Le vicende che coinvolgono le donne e le persone AFAB in Texas ci riguarda quindi direttamente, non solo perché le strategie neocon sono le medesime (prova ne sia l’esultanza di alcuni nostri parlamentari al via libera concesso dalla Corte Suprema) ma anche perché i movimenti antiabortisti – con i loro cospicui finanziamenti – operano ormai in modo coordinato a livello internazionale.

Per questo motivo è fondamentale battersi affinché l’accesso all’IVG sia effettivamente una scelta libera e praticabile.

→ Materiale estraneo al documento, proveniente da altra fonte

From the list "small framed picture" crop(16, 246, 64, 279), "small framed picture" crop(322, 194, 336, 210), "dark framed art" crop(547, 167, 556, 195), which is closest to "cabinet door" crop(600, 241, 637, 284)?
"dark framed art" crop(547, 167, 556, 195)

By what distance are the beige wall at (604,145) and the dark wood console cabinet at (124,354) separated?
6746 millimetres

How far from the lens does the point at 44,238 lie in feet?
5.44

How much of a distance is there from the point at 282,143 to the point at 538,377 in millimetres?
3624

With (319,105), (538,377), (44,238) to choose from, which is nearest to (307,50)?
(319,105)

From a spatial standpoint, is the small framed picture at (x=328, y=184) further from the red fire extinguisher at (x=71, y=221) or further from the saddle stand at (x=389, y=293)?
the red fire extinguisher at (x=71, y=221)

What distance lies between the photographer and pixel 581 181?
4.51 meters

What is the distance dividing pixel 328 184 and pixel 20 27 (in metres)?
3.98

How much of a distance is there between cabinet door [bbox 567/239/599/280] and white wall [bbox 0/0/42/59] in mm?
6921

A questo fine, sul sito liberadiabortire.org si stanno raccogliendo le firme per un appello da trasmettere al Ministro della Salute, Roberto Speranza, affinché il SSN possa finalmente garantire in modo pieno l’esercizio del diritto all’IVG.

Infine, un pensiero va alle donne e persone AFAB sanmarinesi che in questi giorni si stanno impegnando per rendere possibile un referendum che renda legale l’aborto a San Marino dove, ad oggi, l’IVG è ancora reato.